Through Christ. Alone.
However, thankfully the Gospel transcends these societal struggles. We all desire to see the end of racism in our lifetime. We all wish to see the end of misogyny(noir) in our lifetime. We all hope to see the end of all injustices in our lifetime. There is one way in which we will be able to see such a reformative transformation in the history of mankind. And that way is through Christ. Alone.
In John 4, Jesus demonstrates the perfect example of restoring justice on a micro-level when He converses with the depraved Samaritan woman at the well, who is a social pariah in her community. Being a social outcast in the same way that dark-skinned black women have been relegated to, as a double minority in society, we see Jesus choose to engage with her and meet her at a time when no-one else would. At that moment, Jesus not only shows Himself to be an advocate for the oppressed woman but by acknowledging and respecting her as a woman made in the Imago Dei (God’s image and likeness). Despite the social and moral stigma attached to her past and her identity, He proves to do more to support the cause of the marginalized woman than a lot of us would do in the 21st century.
However, this is simply microcosmic in terms of how He is the author of perfect justice in our humanity. Unlike us, who are only physically capable of restoring justice to a certain measure, Christ is able to provide total reformative justice by transforming one place that the whole of humanity is unable to reach. The heart. Although the Samaritan woman has been sinned against by the unjust treatment of her society, she, herself is a sinner and has made mistakes in her past. As we all have. The Bible tells us in Romans 3:23 – ‘all have sinned and have fallen short of the glory of God.’ We have all fallen short, and that makes us, as well as the Samaritan woman, perfect candidates for a Redeemer. We all need Jesus to give us His ‘living water’ (John 4:10). The living water that Jesus describes here, symbolises the work of the Holy Spirit which is applied in our hearts because of His redemptive work, His death on the cross and resurrection. This work in our hearts both completely satisfies our needs as well as gives us new desires, and pure motives to live by.
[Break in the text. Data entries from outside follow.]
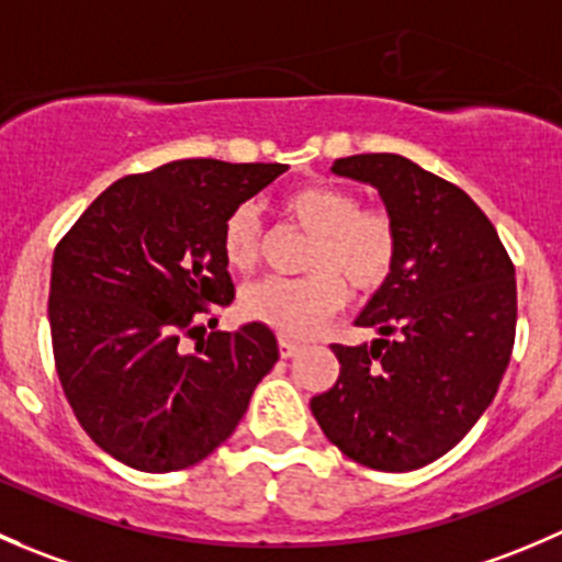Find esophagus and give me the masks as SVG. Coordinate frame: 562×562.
<instances>
[{
	"instance_id": "34e87169",
	"label": "esophagus",
	"mask_w": 562,
	"mask_h": 562,
	"mask_svg": "<svg viewBox=\"0 0 562 562\" xmlns=\"http://www.w3.org/2000/svg\"><path fill=\"white\" fill-rule=\"evenodd\" d=\"M299 351H302V346H299V342L288 340V337H280V357L291 359V357H296Z\"/></svg>"
}]
</instances>
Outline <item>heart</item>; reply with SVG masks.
<instances>
[{"label":"heart","mask_w":562,"mask_h":562,"mask_svg":"<svg viewBox=\"0 0 562 562\" xmlns=\"http://www.w3.org/2000/svg\"><path fill=\"white\" fill-rule=\"evenodd\" d=\"M282 211L313 233L307 277H266L241 293L249 321L285 337H307L346 302V282L357 293L386 285L397 260V227L386 211L359 209L357 198L331 183H310L282 198ZM222 255L236 271L260 260V220L252 205H238L222 225Z\"/></svg>","instance_id":"b5f03b06"}]
</instances>
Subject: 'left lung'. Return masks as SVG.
Segmentation results:
<instances>
[{
  "label": "left lung",
  "instance_id": "8db88e82",
  "mask_svg": "<svg viewBox=\"0 0 562 562\" xmlns=\"http://www.w3.org/2000/svg\"><path fill=\"white\" fill-rule=\"evenodd\" d=\"M331 172L379 189L397 227L395 271L335 342L340 375L310 401L342 456L408 472L448 453L497 395L516 337V271L488 216L456 183L397 154L337 159Z\"/></svg>",
  "mask_w": 562,
  "mask_h": 562
}]
</instances>
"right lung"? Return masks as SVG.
Instances as JSON below:
<instances>
[{
    "label": "right lung",
    "instance_id": "obj_1",
    "mask_svg": "<svg viewBox=\"0 0 562 562\" xmlns=\"http://www.w3.org/2000/svg\"><path fill=\"white\" fill-rule=\"evenodd\" d=\"M288 165L181 159L98 194L54 249L48 326L59 384L87 437L143 472L214 453L280 359L269 326L211 331L233 302L222 255L227 214ZM216 321V318H211Z\"/></svg>",
    "mask_w": 562,
    "mask_h": 562
}]
</instances>
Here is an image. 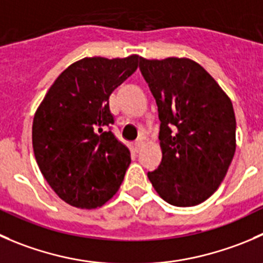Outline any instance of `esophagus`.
<instances>
[{"instance_id":"obj_1","label":"esophagus","mask_w":263,"mask_h":263,"mask_svg":"<svg viewBox=\"0 0 263 263\" xmlns=\"http://www.w3.org/2000/svg\"><path fill=\"white\" fill-rule=\"evenodd\" d=\"M142 146H144V141H142V140H139V141L135 142V150H136V152H140V149H141Z\"/></svg>"}]
</instances>
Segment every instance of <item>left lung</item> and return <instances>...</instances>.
Wrapping results in <instances>:
<instances>
[{"label":"left lung","mask_w":263,"mask_h":263,"mask_svg":"<svg viewBox=\"0 0 263 263\" xmlns=\"http://www.w3.org/2000/svg\"><path fill=\"white\" fill-rule=\"evenodd\" d=\"M140 70L160 121L162 162L147 177L170 204H200L221 185L235 154L233 103L191 59L140 58Z\"/></svg>","instance_id":"left-lung-1"}]
</instances>
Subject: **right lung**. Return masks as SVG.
<instances>
[{"instance_id":"obj_1","label":"right lung","mask_w":263,"mask_h":263,"mask_svg":"<svg viewBox=\"0 0 263 263\" xmlns=\"http://www.w3.org/2000/svg\"><path fill=\"white\" fill-rule=\"evenodd\" d=\"M140 56L76 61L55 80L33 118L35 160L53 191L73 207H101L118 191L131 163L108 131L109 96L137 69Z\"/></svg>"}]
</instances>
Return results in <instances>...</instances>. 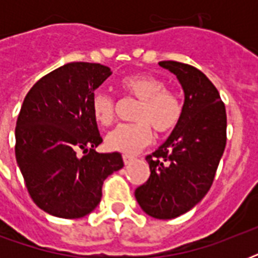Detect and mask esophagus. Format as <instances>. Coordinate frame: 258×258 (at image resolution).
I'll return each mask as SVG.
<instances>
[{"mask_svg":"<svg viewBox=\"0 0 258 258\" xmlns=\"http://www.w3.org/2000/svg\"><path fill=\"white\" fill-rule=\"evenodd\" d=\"M135 161V158L131 157V155H123V162H124V165H130V163H133Z\"/></svg>","mask_w":258,"mask_h":258,"instance_id":"1","label":"esophagus"}]
</instances>
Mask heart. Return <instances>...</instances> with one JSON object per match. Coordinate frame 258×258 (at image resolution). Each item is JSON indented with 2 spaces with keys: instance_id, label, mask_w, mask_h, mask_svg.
I'll return each mask as SVG.
<instances>
[{
  "instance_id": "heart-1",
  "label": "heart",
  "mask_w": 258,
  "mask_h": 258,
  "mask_svg": "<svg viewBox=\"0 0 258 258\" xmlns=\"http://www.w3.org/2000/svg\"><path fill=\"white\" fill-rule=\"evenodd\" d=\"M121 91L139 99L134 119L137 121L119 124L105 138L111 151L134 155L150 145L153 130L166 135L175 128L182 116V104L175 93L166 88L163 80L146 74L127 76L120 82ZM95 120L101 125L111 124L115 119L116 103L109 93L97 91L91 100Z\"/></svg>"
}]
</instances>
It is not just the police who kill our black men and women or the men in our society who endanger and abuse and sexually assault our women, who are in need of Jesus to give them new hearts, new desires and new motives; it’s all of us who need a redemptive transformation. None of us are innocent. We have all lied, stolen, decided to mind our own business or failed to act, and in some shape or form contributed in various measures to the injustice we see in our society, whether big or small. We have all sinned at some point in our lives because we are inherently wired to break the perfect commandments and moral principles, designed by God, making us sinful by nature.
Until the whole of humanity comes to accept their need for Jesus and His ‘Living Water’ to change their hearts, the world will not witness the complete reformative justice that it longs to see. As Christians, our job is to cling to this truth and ardently preach the Gospel of God’s redemptive power through Christ alone. Until Jesus returns and complete justice is restored, let us not waver in our faith but encourage ourselves and others with the Gospel in the face of the injustices that we see.